Wooden characters add life to Allentown’s landscape

By ANDREW MARTINS
Staff Writer

ALLENTOWN – The first phase of a collaborative outdoor art project was recently completed by three organizations in an effort to create a “sense of place” throughout Allentown.

Representatives of the Allentown Village Initiative (AVI), the Upper Freehold Regional School District and the borough noted the completion of six wooden figures that will be displayed throughout town.

According to the AVI, the idea for the winter season project, which features six handcrafted characters representing different points in history, grew out of similar projects in other municipalities.

The AVI, which was created in August 2013, is a volunteer organization made up of residents who want to rejuvenate historic Allentown by undertaking various projects.

“One thing we are trying to do is to get people to enjoy walking around and having a good time in Allentown,” AVI Vice President Ann Garrison said.

Garrison said Upper Freehold Regional School District Superintendent of Schools Richard Fitzpatrick joined the project in a leadership role, while school district employees John Sorensen and Artie Wescott cut and constructed the six figures out of marine plywood.

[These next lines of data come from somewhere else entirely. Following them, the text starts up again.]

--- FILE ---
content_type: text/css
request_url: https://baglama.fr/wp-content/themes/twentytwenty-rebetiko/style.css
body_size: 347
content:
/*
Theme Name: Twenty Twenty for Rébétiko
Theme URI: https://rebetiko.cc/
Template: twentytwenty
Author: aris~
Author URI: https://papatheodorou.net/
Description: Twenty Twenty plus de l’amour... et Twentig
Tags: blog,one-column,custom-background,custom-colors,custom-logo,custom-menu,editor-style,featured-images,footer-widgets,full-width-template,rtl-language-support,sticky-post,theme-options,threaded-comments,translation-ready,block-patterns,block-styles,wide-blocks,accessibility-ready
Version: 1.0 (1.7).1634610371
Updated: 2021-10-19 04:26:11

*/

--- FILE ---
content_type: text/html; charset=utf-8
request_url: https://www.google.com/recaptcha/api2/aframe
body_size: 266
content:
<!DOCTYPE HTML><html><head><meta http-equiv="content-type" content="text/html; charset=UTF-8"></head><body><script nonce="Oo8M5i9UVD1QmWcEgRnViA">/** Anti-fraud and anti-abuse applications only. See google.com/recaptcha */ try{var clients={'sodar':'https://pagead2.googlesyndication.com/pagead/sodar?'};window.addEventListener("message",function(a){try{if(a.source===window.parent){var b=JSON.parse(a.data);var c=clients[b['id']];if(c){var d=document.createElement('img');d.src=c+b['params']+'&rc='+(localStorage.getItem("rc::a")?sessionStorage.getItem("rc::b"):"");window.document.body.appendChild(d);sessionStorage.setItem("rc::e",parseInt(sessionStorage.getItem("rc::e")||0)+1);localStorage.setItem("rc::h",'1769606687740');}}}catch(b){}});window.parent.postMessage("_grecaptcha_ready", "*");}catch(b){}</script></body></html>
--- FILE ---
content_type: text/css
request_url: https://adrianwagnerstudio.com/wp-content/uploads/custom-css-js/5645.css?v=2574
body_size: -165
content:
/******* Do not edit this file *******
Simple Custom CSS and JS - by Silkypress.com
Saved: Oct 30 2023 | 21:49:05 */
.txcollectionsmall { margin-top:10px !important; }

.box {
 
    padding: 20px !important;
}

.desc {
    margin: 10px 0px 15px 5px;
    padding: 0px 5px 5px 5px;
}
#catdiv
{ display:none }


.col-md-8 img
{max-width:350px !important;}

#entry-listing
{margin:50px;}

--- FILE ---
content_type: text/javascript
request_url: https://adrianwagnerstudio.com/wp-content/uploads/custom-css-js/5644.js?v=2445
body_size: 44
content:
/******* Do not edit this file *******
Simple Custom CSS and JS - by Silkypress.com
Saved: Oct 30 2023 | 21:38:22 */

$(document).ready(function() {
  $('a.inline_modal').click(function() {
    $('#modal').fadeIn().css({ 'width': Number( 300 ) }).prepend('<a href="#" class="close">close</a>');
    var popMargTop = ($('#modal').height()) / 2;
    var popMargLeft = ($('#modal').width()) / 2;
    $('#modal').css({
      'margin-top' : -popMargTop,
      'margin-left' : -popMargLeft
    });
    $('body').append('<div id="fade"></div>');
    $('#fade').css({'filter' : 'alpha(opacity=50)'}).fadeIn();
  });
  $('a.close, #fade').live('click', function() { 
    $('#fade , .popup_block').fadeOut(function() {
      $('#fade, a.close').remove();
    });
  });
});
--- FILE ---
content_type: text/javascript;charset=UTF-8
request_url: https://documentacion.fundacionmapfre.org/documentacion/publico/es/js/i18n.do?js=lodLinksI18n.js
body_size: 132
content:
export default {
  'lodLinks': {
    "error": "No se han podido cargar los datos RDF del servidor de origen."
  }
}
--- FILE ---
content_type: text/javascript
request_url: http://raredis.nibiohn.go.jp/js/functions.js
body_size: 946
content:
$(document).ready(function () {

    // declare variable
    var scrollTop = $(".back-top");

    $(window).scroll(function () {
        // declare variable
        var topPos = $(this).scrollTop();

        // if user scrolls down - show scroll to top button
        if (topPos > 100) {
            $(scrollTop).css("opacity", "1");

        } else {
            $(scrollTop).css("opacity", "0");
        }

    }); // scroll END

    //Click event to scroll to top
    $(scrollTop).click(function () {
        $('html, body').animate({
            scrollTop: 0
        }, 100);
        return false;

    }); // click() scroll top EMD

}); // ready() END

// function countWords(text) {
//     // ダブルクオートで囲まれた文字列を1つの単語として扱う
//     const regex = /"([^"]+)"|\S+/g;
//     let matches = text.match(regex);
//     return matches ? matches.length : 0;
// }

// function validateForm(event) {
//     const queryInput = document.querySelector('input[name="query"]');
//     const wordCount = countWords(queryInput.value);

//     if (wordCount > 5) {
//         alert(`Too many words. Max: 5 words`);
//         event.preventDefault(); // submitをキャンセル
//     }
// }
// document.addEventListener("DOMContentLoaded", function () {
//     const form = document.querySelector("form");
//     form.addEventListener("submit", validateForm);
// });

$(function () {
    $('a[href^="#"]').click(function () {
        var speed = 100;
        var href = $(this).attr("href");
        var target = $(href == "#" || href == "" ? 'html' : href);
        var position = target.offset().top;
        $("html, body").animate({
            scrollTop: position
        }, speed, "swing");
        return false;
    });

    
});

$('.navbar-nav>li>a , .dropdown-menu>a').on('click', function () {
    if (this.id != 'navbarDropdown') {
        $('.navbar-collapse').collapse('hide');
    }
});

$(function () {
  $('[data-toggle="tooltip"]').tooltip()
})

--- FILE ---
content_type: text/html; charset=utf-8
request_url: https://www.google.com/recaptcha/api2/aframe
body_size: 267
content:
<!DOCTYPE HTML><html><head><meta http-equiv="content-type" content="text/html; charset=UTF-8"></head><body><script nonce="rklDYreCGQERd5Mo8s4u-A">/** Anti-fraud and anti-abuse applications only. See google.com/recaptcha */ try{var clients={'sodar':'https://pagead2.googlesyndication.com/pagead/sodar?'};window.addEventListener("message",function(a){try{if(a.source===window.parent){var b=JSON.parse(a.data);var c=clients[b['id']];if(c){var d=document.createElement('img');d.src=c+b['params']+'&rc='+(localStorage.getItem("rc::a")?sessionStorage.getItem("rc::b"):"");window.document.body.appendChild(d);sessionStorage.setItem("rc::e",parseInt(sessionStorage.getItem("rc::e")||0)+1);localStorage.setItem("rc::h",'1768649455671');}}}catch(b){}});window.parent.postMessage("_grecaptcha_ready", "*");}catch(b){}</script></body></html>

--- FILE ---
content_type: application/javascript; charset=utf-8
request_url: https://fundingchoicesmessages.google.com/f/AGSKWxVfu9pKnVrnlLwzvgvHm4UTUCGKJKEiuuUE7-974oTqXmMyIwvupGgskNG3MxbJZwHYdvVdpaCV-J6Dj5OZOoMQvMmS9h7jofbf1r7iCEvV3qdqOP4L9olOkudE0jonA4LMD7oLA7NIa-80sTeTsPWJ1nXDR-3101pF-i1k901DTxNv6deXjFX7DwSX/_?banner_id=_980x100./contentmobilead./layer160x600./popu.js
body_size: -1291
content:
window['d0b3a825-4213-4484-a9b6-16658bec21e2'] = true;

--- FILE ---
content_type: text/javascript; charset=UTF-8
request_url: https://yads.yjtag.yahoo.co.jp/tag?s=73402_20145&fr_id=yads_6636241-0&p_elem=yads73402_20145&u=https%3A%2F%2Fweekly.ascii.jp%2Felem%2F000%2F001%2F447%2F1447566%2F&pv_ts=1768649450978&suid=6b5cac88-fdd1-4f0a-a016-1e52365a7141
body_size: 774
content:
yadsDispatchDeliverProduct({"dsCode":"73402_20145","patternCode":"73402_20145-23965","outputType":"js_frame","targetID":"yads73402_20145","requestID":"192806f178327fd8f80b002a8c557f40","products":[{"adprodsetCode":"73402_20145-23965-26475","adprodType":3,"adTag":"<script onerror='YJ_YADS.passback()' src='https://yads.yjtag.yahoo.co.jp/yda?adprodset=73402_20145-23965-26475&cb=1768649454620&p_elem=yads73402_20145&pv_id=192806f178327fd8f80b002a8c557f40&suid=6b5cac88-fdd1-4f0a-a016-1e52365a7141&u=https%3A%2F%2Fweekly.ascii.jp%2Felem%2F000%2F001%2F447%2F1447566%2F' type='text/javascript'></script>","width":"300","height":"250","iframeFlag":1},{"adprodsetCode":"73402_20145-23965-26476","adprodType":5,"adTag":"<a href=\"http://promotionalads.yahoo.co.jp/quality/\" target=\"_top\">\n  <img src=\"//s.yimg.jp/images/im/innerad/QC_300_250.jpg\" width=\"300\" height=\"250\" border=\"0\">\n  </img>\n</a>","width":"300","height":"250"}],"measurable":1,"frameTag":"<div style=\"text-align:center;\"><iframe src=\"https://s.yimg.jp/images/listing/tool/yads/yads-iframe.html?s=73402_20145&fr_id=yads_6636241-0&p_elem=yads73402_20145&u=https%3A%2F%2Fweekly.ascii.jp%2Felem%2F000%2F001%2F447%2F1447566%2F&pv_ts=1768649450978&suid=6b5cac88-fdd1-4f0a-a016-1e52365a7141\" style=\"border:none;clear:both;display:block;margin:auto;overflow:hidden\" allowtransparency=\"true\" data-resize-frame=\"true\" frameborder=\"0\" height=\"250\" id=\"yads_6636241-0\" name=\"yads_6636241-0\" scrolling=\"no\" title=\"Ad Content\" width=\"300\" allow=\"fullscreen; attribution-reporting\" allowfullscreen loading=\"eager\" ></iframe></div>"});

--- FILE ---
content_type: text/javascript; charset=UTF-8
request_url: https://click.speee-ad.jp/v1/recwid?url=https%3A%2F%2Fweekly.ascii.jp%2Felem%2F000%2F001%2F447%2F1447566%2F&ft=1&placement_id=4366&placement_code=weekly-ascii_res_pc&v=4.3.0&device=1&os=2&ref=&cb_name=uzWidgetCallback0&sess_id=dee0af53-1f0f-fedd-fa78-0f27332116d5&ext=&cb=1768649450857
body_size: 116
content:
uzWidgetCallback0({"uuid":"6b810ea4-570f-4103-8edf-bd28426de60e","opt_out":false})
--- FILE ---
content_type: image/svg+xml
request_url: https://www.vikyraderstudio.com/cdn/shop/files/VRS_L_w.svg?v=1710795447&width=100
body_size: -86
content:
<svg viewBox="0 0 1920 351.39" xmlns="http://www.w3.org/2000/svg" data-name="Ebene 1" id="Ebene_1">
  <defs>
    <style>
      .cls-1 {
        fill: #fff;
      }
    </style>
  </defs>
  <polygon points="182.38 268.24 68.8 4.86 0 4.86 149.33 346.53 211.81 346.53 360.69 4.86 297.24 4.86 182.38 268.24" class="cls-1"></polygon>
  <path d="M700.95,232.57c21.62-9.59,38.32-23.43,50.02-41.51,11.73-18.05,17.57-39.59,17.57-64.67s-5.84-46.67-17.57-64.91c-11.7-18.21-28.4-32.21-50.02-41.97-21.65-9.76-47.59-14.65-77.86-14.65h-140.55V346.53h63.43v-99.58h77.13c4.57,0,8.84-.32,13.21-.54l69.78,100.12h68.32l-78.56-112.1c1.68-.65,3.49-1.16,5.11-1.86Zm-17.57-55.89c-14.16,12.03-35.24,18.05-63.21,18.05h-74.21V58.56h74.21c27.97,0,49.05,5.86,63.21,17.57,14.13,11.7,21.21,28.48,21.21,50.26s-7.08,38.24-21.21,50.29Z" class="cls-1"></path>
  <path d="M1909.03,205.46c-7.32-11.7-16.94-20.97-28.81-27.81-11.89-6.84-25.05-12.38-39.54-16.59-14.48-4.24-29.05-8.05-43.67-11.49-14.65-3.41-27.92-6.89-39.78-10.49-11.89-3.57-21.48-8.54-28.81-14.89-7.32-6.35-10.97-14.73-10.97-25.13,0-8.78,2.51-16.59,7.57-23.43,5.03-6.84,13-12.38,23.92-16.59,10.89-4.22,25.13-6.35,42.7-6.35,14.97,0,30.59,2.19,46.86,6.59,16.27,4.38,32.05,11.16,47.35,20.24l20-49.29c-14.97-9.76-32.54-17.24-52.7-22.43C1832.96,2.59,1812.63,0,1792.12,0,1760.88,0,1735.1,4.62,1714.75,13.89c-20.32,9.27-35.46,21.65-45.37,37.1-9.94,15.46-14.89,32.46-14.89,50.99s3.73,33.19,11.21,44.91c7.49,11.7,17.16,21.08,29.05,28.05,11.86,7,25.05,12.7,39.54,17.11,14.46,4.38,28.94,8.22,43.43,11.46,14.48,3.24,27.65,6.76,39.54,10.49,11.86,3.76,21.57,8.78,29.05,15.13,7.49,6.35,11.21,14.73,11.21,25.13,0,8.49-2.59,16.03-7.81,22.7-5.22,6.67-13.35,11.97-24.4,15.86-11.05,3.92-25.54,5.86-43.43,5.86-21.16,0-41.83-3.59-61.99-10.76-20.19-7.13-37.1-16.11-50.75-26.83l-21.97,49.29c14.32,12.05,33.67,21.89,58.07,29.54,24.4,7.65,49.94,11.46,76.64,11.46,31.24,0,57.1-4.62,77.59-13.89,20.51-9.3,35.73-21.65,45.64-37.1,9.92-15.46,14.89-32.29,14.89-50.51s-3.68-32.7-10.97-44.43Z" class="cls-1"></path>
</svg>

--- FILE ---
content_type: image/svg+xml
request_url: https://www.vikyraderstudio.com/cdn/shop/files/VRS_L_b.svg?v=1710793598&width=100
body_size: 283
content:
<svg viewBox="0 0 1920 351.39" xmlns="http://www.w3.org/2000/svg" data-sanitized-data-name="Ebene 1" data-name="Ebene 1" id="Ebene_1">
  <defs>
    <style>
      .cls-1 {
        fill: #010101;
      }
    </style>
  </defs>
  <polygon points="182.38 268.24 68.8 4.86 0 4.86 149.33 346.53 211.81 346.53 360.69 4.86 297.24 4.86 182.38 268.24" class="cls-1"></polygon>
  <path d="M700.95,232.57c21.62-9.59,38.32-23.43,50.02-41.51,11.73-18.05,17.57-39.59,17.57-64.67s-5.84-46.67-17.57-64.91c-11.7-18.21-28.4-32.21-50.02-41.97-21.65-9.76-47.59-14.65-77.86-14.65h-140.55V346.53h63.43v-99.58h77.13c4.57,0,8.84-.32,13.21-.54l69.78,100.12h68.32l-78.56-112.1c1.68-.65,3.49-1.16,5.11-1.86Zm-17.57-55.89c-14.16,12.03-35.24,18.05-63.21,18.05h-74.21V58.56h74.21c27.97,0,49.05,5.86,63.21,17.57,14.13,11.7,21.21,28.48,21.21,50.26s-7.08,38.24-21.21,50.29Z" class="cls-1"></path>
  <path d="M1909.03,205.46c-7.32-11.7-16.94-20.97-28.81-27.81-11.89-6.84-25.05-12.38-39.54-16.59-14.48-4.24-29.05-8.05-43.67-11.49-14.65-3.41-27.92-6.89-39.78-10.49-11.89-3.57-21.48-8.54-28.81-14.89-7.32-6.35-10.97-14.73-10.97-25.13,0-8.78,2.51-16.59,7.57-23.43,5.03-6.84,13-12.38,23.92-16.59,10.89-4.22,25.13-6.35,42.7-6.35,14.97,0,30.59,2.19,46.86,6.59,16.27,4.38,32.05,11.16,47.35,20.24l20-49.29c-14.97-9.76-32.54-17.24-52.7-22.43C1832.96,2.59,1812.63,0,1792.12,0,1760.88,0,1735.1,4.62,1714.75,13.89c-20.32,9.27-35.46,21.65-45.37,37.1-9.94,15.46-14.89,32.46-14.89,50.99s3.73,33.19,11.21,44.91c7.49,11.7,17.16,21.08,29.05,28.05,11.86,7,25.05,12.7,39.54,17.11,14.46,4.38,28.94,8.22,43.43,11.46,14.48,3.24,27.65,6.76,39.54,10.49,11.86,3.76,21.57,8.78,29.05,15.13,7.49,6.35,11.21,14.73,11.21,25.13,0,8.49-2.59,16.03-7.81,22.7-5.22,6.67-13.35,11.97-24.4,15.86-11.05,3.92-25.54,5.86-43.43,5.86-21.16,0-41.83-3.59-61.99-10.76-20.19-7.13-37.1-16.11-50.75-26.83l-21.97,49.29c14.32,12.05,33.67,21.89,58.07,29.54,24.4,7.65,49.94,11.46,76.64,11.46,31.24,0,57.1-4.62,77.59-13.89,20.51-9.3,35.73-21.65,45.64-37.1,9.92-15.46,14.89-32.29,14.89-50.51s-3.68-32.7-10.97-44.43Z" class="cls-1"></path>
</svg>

To give each character a personality, Allentown resident Alice Wikoff spent hundreds of hours painting the characters with the assistance of fellow resident Karen Dahms.

“Alice actually painted one of the characters to resemble someone she knew as a child,” Garrison said. “She even named them.”

The six wooden characters were installed with the help of residents Ed, Justin, Joan and Julianne Sitler; Caitlin and Christian Nicoletta; Kim O’Rourke; Jeff and Martha Ploshay; Bill Mehegan; and Garrison.

According to Garrison, AVI plans to continue the project in the future with different community members contributing to the design and work that goes into each figure.

“We are going to do this for a number of years, so hopefully we will be able to get a lot more [figures],” she said. “Hopefully, over the years this will involve a lot of people so they become more interested in how the town looks.”

Garrison said the AVI is hoping the figures will prove to have more than an aesthetic appeal for Allentown’s downtown area.

“We have learned that the most important thing is to get feet on the street when it comes to the downtown,” Garrison said. “Anything we can do to accomplish that is a good idea.”